La guerre du Kippour en 1973 a été un moyen pour l’Égypte dirigée par Anouar el-Sadate, de négocier en position de force une paix séparée avec Israël sous l’égide des États-Unis. C’est ce qu’il s’est passé avec les accords de Camp David de 1978 : l’Égyptien Anouar al-Sadate et l’Israélien Menahem Begin ont signé une paix séparée. Israël a été reconnu par l’Égypte et l’Égypte a pu récupérer le désert du Sinaï à cette occasion. Cela a été une forme de rupture du front arabe commun contre Israël. À partir de ce moment, les Palestiniens se sont trouvés abandonnées par l’Égypte, le plus grand pays arabe de la région.

Dans les années 1980, c’est l’Intifada (la guerre des pierres) c’est-à-dire que la jeunesse palestinienne en territoires israéliens attaque la police, l’armée, à coups de pierres et de cocktails Molotov. Il s’agit d’un affrontement inégal, asymétrique, et un conflit qui s’enlise sans solutions de paix avant les années 1990.

Entre temps se sont constituées des organisations politiques et militaires comme le Hamas et les Brigades des martyrs d’Al-Aqsa en Israël, notamment à Gaza. Le processus de paix débute seulement dans les années 1990 avec le processus d’Oslo qui a été un grand exploit à l’époque. En 1992, Yasser Arafat de l’OLP et Yitzhak Rabin, premier ministre israélien se rencontrent. Pour la première fois, l’OLP a reconnu Israël et les deux parties ont discuté de la possible création à terme d’un État arabe. C’est la fameuse poignée de mains d’Arafat et de Rabin sur la pelouse de la Maison Blanche sous l’égide de Clinton.

MO

Les Palestiniens reconnaissent l’État d’Israël comme un État souverain et les Israéliens reconnaissent l’existence d’une autorité palestinienne dotée d’une autonomie politique avant l’hypothétique création d’un État arabe. En revanche, on ne discute pas des territoires occupés, qui ne sont pas restitués par Israël. On ne s’accorde pas non plus sur le retour de la diaspora palestinienne disséminée au Moyen-Orient.

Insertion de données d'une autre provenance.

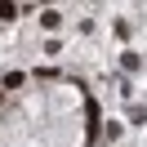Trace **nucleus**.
<instances>
[{
    "label": "nucleus",
    "mask_w": 147,
    "mask_h": 147,
    "mask_svg": "<svg viewBox=\"0 0 147 147\" xmlns=\"http://www.w3.org/2000/svg\"><path fill=\"white\" fill-rule=\"evenodd\" d=\"M18 18V5H0V22H13Z\"/></svg>",
    "instance_id": "obj_1"
}]
</instances>
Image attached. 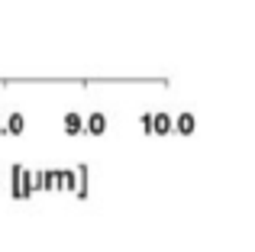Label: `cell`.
Segmentation results:
<instances>
[{
	"instance_id": "obj_1",
	"label": "cell",
	"mask_w": 255,
	"mask_h": 252,
	"mask_svg": "<svg viewBox=\"0 0 255 252\" xmlns=\"http://www.w3.org/2000/svg\"><path fill=\"white\" fill-rule=\"evenodd\" d=\"M84 132H91V136H104V132H107V117L100 114V110H97V114H91L84 120Z\"/></svg>"
},
{
	"instance_id": "obj_2",
	"label": "cell",
	"mask_w": 255,
	"mask_h": 252,
	"mask_svg": "<svg viewBox=\"0 0 255 252\" xmlns=\"http://www.w3.org/2000/svg\"><path fill=\"white\" fill-rule=\"evenodd\" d=\"M65 132H68V136H81L84 132V117L81 114H75V110H71V114H65Z\"/></svg>"
},
{
	"instance_id": "obj_3",
	"label": "cell",
	"mask_w": 255,
	"mask_h": 252,
	"mask_svg": "<svg viewBox=\"0 0 255 252\" xmlns=\"http://www.w3.org/2000/svg\"><path fill=\"white\" fill-rule=\"evenodd\" d=\"M171 126L181 132V136H191L194 126H197V120H194V114H178V117L171 120Z\"/></svg>"
},
{
	"instance_id": "obj_4",
	"label": "cell",
	"mask_w": 255,
	"mask_h": 252,
	"mask_svg": "<svg viewBox=\"0 0 255 252\" xmlns=\"http://www.w3.org/2000/svg\"><path fill=\"white\" fill-rule=\"evenodd\" d=\"M3 132H10V136H23V132H26V117L23 114H10V120L3 123Z\"/></svg>"
},
{
	"instance_id": "obj_5",
	"label": "cell",
	"mask_w": 255,
	"mask_h": 252,
	"mask_svg": "<svg viewBox=\"0 0 255 252\" xmlns=\"http://www.w3.org/2000/svg\"><path fill=\"white\" fill-rule=\"evenodd\" d=\"M152 132H158V136L171 132V117L168 114H152Z\"/></svg>"
},
{
	"instance_id": "obj_6",
	"label": "cell",
	"mask_w": 255,
	"mask_h": 252,
	"mask_svg": "<svg viewBox=\"0 0 255 252\" xmlns=\"http://www.w3.org/2000/svg\"><path fill=\"white\" fill-rule=\"evenodd\" d=\"M142 129H145V132H152V114H145V117H142Z\"/></svg>"
},
{
	"instance_id": "obj_7",
	"label": "cell",
	"mask_w": 255,
	"mask_h": 252,
	"mask_svg": "<svg viewBox=\"0 0 255 252\" xmlns=\"http://www.w3.org/2000/svg\"><path fill=\"white\" fill-rule=\"evenodd\" d=\"M0 132H3V120H0Z\"/></svg>"
}]
</instances>
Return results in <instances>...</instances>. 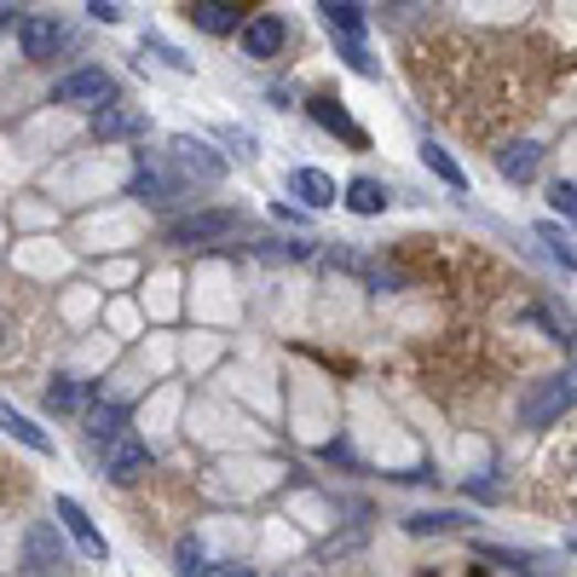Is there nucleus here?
I'll list each match as a JSON object with an SVG mask.
<instances>
[{
    "label": "nucleus",
    "mask_w": 577,
    "mask_h": 577,
    "mask_svg": "<svg viewBox=\"0 0 577 577\" xmlns=\"http://www.w3.org/2000/svg\"><path fill=\"white\" fill-rule=\"evenodd\" d=\"M571 405H577V364L560 370V375H543V382L525 387L520 421H525V428H555V421H560Z\"/></svg>",
    "instance_id": "nucleus-1"
},
{
    "label": "nucleus",
    "mask_w": 577,
    "mask_h": 577,
    "mask_svg": "<svg viewBox=\"0 0 577 577\" xmlns=\"http://www.w3.org/2000/svg\"><path fill=\"white\" fill-rule=\"evenodd\" d=\"M243 232V214L237 209H203V214H185V220H168L162 243L173 248H196V243H225Z\"/></svg>",
    "instance_id": "nucleus-2"
},
{
    "label": "nucleus",
    "mask_w": 577,
    "mask_h": 577,
    "mask_svg": "<svg viewBox=\"0 0 577 577\" xmlns=\"http://www.w3.org/2000/svg\"><path fill=\"white\" fill-rule=\"evenodd\" d=\"M168 157H173V168H180L185 180H203V185H220V180H225V162L214 157L203 139H191V133H173Z\"/></svg>",
    "instance_id": "nucleus-3"
},
{
    "label": "nucleus",
    "mask_w": 577,
    "mask_h": 577,
    "mask_svg": "<svg viewBox=\"0 0 577 577\" xmlns=\"http://www.w3.org/2000/svg\"><path fill=\"white\" fill-rule=\"evenodd\" d=\"M58 525H64V532L75 537V548H82V555L87 560H110V543H105V532H98V525H93V514L82 509V503H75V496H58Z\"/></svg>",
    "instance_id": "nucleus-4"
},
{
    "label": "nucleus",
    "mask_w": 577,
    "mask_h": 577,
    "mask_svg": "<svg viewBox=\"0 0 577 577\" xmlns=\"http://www.w3.org/2000/svg\"><path fill=\"white\" fill-rule=\"evenodd\" d=\"M53 105H82V110L110 105V75L105 70H70L64 82L53 87Z\"/></svg>",
    "instance_id": "nucleus-5"
},
{
    "label": "nucleus",
    "mask_w": 577,
    "mask_h": 577,
    "mask_svg": "<svg viewBox=\"0 0 577 577\" xmlns=\"http://www.w3.org/2000/svg\"><path fill=\"white\" fill-rule=\"evenodd\" d=\"M237 35H243V58H278L284 41H289V23L278 12H260V18H248Z\"/></svg>",
    "instance_id": "nucleus-6"
},
{
    "label": "nucleus",
    "mask_w": 577,
    "mask_h": 577,
    "mask_svg": "<svg viewBox=\"0 0 577 577\" xmlns=\"http://www.w3.org/2000/svg\"><path fill=\"white\" fill-rule=\"evenodd\" d=\"M64 46V23L58 18H18V53L30 58V64H41V58H53Z\"/></svg>",
    "instance_id": "nucleus-7"
},
{
    "label": "nucleus",
    "mask_w": 577,
    "mask_h": 577,
    "mask_svg": "<svg viewBox=\"0 0 577 577\" xmlns=\"http://www.w3.org/2000/svg\"><path fill=\"white\" fill-rule=\"evenodd\" d=\"M145 128H150V121H145V110H133V105H116V98H110V105H98V110H93V139H105V145L139 139Z\"/></svg>",
    "instance_id": "nucleus-8"
},
{
    "label": "nucleus",
    "mask_w": 577,
    "mask_h": 577,
    "mask_svg": "<svg viewBox=\"0 0 577 577\" xmlns=\"http://www.w3.org/2000/svg\"><path fill=\"white\" fill-rule=\"evenodd\" d=\"M105 473H110L116 485L145 480V473H150V445H145V439H133V434H121V439L105 450Z\"/></svg>",
    "instance_id": "nucleus-9"
},
{
    "label": "nucleus",
    "mask_w": 577,
    "mask_h": 577,
    "mask_svg": "<svg viewBox=\"0 0 577 577\" xmlns=\"http://www.w3.org/2000/svg\"><path fill=\"white\" fill-rule=\"evenodd\" d=\"M307 116L318 121V128H323V133H341L346 145H353V150H364V145H370V139H364V128H359V121H353V116H346V110H341V98H330V93H318V98H307Z\"/></svg>",
    "instance_id": "nucleus-10"
},
{
    "label": "nucleus",
    "mask_w": 577,
    "mask_h": 577,
    "mask_svg": "<svg viewBox=\"0 0 577 577\" xmlns=\"http://www.w3.org/2000/svg\"><path fill=\"white\" fill-rule=\"evenodd\" d=\"M289 191L300 196V209H335V180L323 168H289Z\"/></svg>",
    "instance_id": "nucleus-11"
},
{
    "label": "nucleus",
    "mask_w": 577,
    "mask_h": 577,
    "mask_svg": "<svg viewBox=\"0 0 577 577\" xmlns=\"http://www.w3.org/2000/svg\"><path fill=\"white\" fill-rule=\"evenodd\" d=\"M203 35H237L243 30V12L232 7V0H191V12H185Z\"/></svg>",
    "instance_id": "nucleus-12"
},
{
    "label": "nucleus",
    "mask_w": 577,
    "mask_h": 577,
    "mask_svg": "<svg viewBox=\"0 0 577 577\" xmlns=\"http://www.w3.org/2000/svg\"><path fill=\"white\" fill-rule=\"evenodd\" d=\"M0 434H12L23 450H35V457H53V434H46V428H35V421L23 416V410H12L7 398H0Z\"/></svg>",
    "instance_id": "nucleus-13"
},
{
    "label": "nucleus",
    "mask_w": 577,
    "mask_h": 577,
    "mask_svg": "<svg viewBox=\"0 0 577 577\" xmlns=\"http://www.w3.org/2000/svg\"><path fill=\"white\" fill-rule=\"evenodd\" d=\"M121 434H128V405H116V398H98V405L87 410V439H93V445H116Z\"/></svg>",
    "instance_id": "nucleus-14"
},
{
    "label": "nucleus",
    "mask_w": 577,
    "mask_h": 577,
    "mask_svg": "<svg viewBox=\"0 0 577 577\" xmlns=\"http://www.w3.org/2000/svg\"><path fill=\"white\" fill-rule=\"evenodd\" d=\"M318 12H323V23L335 30V41H364V7L359 0H318Z\"/></svg>",
    "instance_id": "nucleus-15"
},
{
    "label": "nucleus",
    "mask_w": 577,
    "mask_h": 577,
    "mask_svg": "<svg viewBox=\"0 0 577 577\" xmlns=\"http://www.w3.org/2000/svg\"><path fill=\"white\" fill-rule=\"evenodd\" d=\"M23 566H30V571H53V566H64V543H58L53 525H35V532L23 537Z\"/></svg>",
    "instance_id": "nucleus-16"
},
{
    "label": "nucleus",
    "mask_w": 577,
    "mask_h": 577,
    "mask_svg": "<svg viewBox=\"0 0 577 577\" xmlns=\"http://www.w3.org/2000/svg\"><path fill=\"white\" fill-rule=\"evenodd\" d=\"M341 203L353 209L359 220H375V214H387V203H393V196H387V185H382V180H346Z\"/></svg>",
    "instance_id": "nucleus-17"
},
{
    "label": "nucleus",
    "mask_w": 577,
    "mask_h": 577,
    "mask_svg": "<svg viewBox=\"0 0 577 577\" xmlns=\"http://www.w3.org/2000/svg\"><path fill=\"white\" fill-rule=\"evenodd\" d=\"M537 162H543V145H532V139H520V145H509L503 157H496V168H503L509 185H525L537 173Z\"/></svg>",
    "instance_id": "nucleus-18"
},
{
    "label": "nucleus",
    "mask_w": 577,
    "mask_h": 577,
    "mask_svg": "<svg viewBox=\"0 0 577 577\" xmlns=\"http://www.w3.org/2000/svg\"><path fill=\"white\" fill-rule=\"evenodd\" d=\"M173 577H214V560H209L203 537H180V543H173Z\"/></svg>",
    "instance_id": "nucleus-19"
},
{
    "label": "nucleus",
    "mask_w": 577,
    "mask_h": 577,
    "mask_svg": "<svg viewBox=\"0 0 577 577\" xmlns=\"http://www.w3.org/2000/svg\"><path fill=\"white\" fill-rule=\"evenodd\" d=\"M128 196H139V203H150V209H162L168 196H173V180L162 168H150V162H139V173H133V185H128Z\"/></svg>",
    "instance_id": "nucleus-20"
},
{
    "label": "nucleus",
    "mask_w": 577,
    "mask_h": 577,
    "mask_svg": "<svg viewBox=\"0 0 577 577\" xmlns=\"http://www.w3.org/2000/svg\"><path fill=\"white\" fill-rule=\"evenodd\" d=\"M82 405H87V382H82V375H58V382L46 387V410H53V416H75Z\"/></svg>",
    "instance_id": "nucleus-21"
},
{
    "label": "nucleus",
    "mask_w": 577,
    "mask_h": 577,
    "mask_svg": "<svg viewBox=\"0 0 577 577\" xmlns=\"http://www.w3.org/2000/svg\"><path fill=\"white\" fill-rule=\"evenodd\" d=\"M421 162H428V168L439 173V180H445L450 191H462V185H468V173H462V162H457V157H450V150H445V145H434V139H428V145H421Z\"/></svg>",
    "instance_id": "nucleus-22"
},
{
    "label": "nucleus",
    "mask_w": 577,
    "mask_h": 577,
    "mask_svg": "<svg viewBox=\"0 0 577 577\" xmlns=\"http://www.w3.org/2000/svg\"><path fill=\"white\" fill-rule=\"evenodd\" d=\"M537 243H548V255H555L566 271H577V243H566V232H560L555 220H543V225H537Z\"/></svg>",
    "instance_id": "nucleus-23"
},
{
    "label": "nucleus",
    "mask_w": 577,
    "mask_h": 577,
    "mask_svg": "<svg viewBox=\"0 0 577 577\" xmlns=\"http://www.w3.org/2000/svg\"><path fill=\"white\" fill-rule=\"evenodd\" d=\"M450 525H462V520H457V514H410V520H405V532L428 537V532H450Z\"/></svg>",
    "instance_id": "nucleus-24"
},
{
    "label": "nucleus",
    "mask_w": 577,
    "mask_h": 577,
    "mask_svg": "<svg viewBox=\"0 0 577 577\" xmlns=\"http://www.w3.org/2000/svg\"><path fill=\"white\" fill-rule=\"evenodd\" d=\"M341 58H346V64H353L359 75H375V58L364 53V41H341Z\"/></svg>",
    "instance_id": "nucleus-25"
},
{
    "label": "nucleus",
    "mask_w": 577,
    "mask_h": 577,
    "mask_svg": "<svg viewBox=\"0 0 577 577\" xmlns=\"http://www.w3.org/2000/svg\"><path fill=\"white\" fill-rule=\"evenodd\" d=\"M548 196H555V209H560V214H566V220L577 225V185H571V180H560V185L548 191Z\"/></svg>",
    "instance_id": "nucleus-26"
},
{
    "label": "nucleus",
    "mask_w": 577,
    "mask_h": 577,
    "mask_svg": "<svg viewBox=\"0 0 577 577\" xmlns=\"http://www.w3.org/2000/svg\"><path fill=\"white\" fill-rule=\"evenodd\" d=\"M145 53H157V58H168L173 70H191V58L180 53V46H168V41H145Z\"/></svg>",
    "instance_id": "nucleus-27"
},
{
    "label": "nucleus",
    "mask_w": 577,
    "mask_h": 577,
    "mask_svg": "<svg viewBox=\"0 0 577 577\" xmlns=\"http://www.w3.org/2000/svg\"><path fill=\"white\" fill-rule=\"evenodd\" d=\"M87 12H93L98 23H121V7H116V0H87Z\"/></svg>",
    "instance_id": "nucleus-28"
},
{
    "label": "nucleus",
    "mask_w": 577,
    "mask_h": 577,
    "mask_svg": "<svg viewBox=\"0 0 577 577\" xmlns=\"http://www.w3.org/2000/svg\"><path fill=\"white\" fill-rule=\"evenodd\" d=\"M271 214H278L284 225H307V214H312V209H289V203H271Z\"/></svg>",
    "instance_id": "nucleus-29"
},
{
    "label": "nucleus",
    "mask_w": 577,
    "mask_h": 577,
    "mask_svg": "<svg viewBox=\"0 0 577 577\" xmlns=\"http://www.w3.org/2000/svg\"><path fill=\"white\" fill-rule=\"evenodd\" d=\"M214 577H248V566H220Z\"/></svg>",
    "instance_id": "nucleus-30"
},
{
    "label": "nucleus",
    "mask_w": 577,
    "mask_h": 577,
    "mask_svg": "<svg viewBox=\"0 0 577 577\" xmlns=\"http://www.w3.org/2000/svg\"><path fill=\"white\" fill-rule=\"evenodd\" d=\"M0 23H12V7H7V0H0Z\"/></svg>",
    "instance_id": "nucleus-31"
},
{
    "label": "nucleus",
    "mask_w": 577,
    "mask_h": 577,
    "mask_svg": "<svg viewBox=\"0 0 577 577\" xmlns=\"http://www.w3.org/2000/svg\"><path fill=\"white\" fill-rule=\"evenodd\" d=\"M532 577H543V571H532Z\"/></svg>",
    "instance_id": "nucleus-32"
},
{
    "label": "nucleus",
    "mask_w": 577,
    "mask_h": 577,
    "mask_svg": "<svg viewBox=\"0 0 577 577\" xmlns=\"http://www.w3.org/2000/svg\"><path fill=\"white\" fill-rule=\"evenodd\" d=\"M571 462H577V457H571Z\"/></svg>",
    "instance_id": "nucleus-33"
}]
</instances>
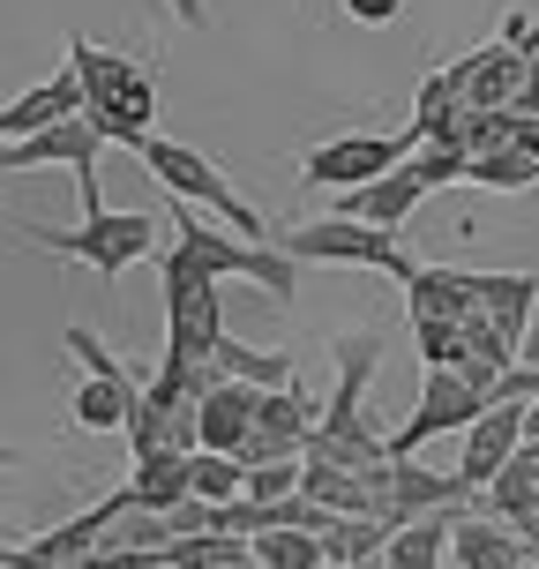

Ce processus de paix qui a créé d’immenses espoirs s’achève. La colonisation juive dans les territoires palestiniens, notamment en Cisjordanie, avait été gelée mais reprend dans les années 1990. Yitzhak Rabin, l’homme de la paix, est assassiné par un étudiant juif extrémiste. Du côté d’Arafat, il est victime de la pression des pays arabes et musulmans pour sortir de l’accord.

 

II. La poursuite des heurts et des affrontements asymétriques

 

On considère la grande rupture des années 2000 au moment où est déclenchée la deuxième intifada, (l’intifada d’Al-Aqsa) à l’occasion de la visite d’Ariel Sharon sur l’esplanade des mosquées, le général victorieux de la guerre du Kippour. C’est le prétexte qu’utilise Yasser Arafat pour sortir des négociations de paix. La deuxième intifada est marquée par un fanatisme religieux et la multiplication des attentats terroristes par le Hamas et les Brigades des martyrs d’Al-Aqsa. Le processus de paix se délite, Clinton milite pour un Camp David version deux en 2000 qui échoue, et son successeur Bush tente de réunir les différents protagonistes en constituant un quartet diplomatique constitué des États-Unis, de la Russie, de l’UE et de l’ONU pour essayer de ramener les protagonistes à la table des négociations. Les négociations échouent complètement en raison de la question de Jérusalem, du droit au retour des Palestiniens et des frontières d’un État arabe hypothétique.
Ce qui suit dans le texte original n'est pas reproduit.